= Juan de Ampudia =

Captain Juan de Ampudia (died 1541) was a Spanish explorer and conquistador.

He was born in Jérez de la Frontera, Spain. De Ampudia participated in the Spanish founding of many towns and cities. He took part in the conquests of Nicaragua, Perú, Ecuador and Colombia. De Ampudia accompanied Pedro de Alvarado to Perú and then took part of the foundation of the city of San Francisco de Quito on December 6, 1534. His name can be read in the atrium of the Metropolitan Cathedral in Quito.
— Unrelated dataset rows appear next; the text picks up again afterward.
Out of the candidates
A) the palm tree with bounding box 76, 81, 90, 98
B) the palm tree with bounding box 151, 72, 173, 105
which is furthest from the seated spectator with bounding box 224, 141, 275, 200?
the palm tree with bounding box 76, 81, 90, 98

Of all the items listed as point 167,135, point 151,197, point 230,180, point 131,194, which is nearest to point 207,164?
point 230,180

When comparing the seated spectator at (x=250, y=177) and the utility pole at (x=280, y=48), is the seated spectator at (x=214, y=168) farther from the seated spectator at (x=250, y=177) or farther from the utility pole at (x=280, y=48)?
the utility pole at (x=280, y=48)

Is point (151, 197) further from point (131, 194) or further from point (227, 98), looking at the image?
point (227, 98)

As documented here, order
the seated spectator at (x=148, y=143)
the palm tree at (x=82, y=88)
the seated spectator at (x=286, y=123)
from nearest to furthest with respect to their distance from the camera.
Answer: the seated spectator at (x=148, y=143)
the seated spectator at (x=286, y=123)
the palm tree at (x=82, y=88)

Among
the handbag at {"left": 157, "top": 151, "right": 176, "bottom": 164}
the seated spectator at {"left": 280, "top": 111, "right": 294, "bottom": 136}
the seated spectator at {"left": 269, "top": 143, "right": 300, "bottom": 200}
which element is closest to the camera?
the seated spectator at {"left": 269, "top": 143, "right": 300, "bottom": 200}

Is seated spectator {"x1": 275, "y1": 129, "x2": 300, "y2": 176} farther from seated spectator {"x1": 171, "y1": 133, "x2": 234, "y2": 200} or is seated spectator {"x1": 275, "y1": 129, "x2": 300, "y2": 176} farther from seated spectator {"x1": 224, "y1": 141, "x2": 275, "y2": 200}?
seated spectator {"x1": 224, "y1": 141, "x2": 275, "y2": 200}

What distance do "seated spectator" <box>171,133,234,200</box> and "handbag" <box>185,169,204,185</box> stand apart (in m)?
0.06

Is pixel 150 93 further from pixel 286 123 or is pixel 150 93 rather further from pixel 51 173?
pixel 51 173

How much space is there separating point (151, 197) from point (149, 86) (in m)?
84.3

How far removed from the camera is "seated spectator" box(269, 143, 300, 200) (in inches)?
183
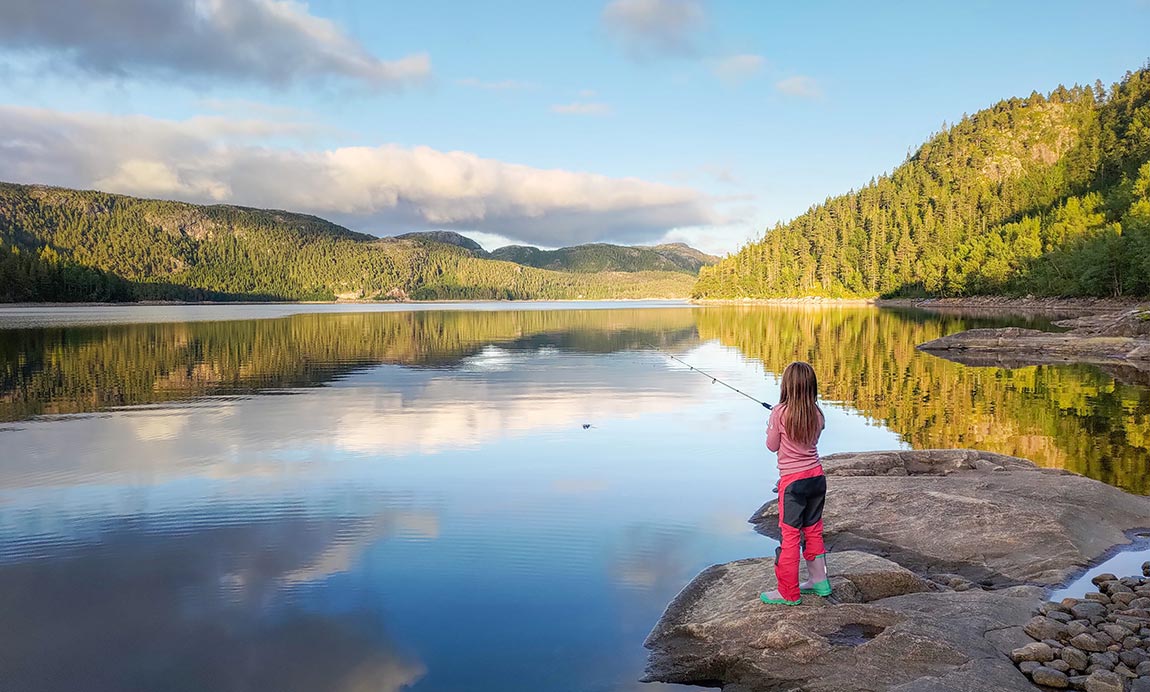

Juan de Ampudia was, with Diego de Tapia, one of the first mayors (alcaldes) of the Quito city government. He also created the first tile factory on the side of a hill now called "El Tejar". He helped Sebastián de Belalcázar to pacify the area around Quito and killed Zopozopanqui, a local chieftain, leading to the rebellion against the Spanish. He died in Popayán.

Captain De Ampudia joined Pedro de Añasco's expedition and founded the town of Timbío on November 1, 1535. He undertook many expeditions down the Cauca River where he acquired the nom de guerre "Atila del Cauca". On December 24, 1536 he and his troops took the hill called El Azafate in order to secure the route that De Belalcázar would take to found the city of Popayán on January 13, 1537. Under orders from Benalcazar he went after the rebelling Captain Osorio and died of spear wounds on his way back to Popayán in 1541.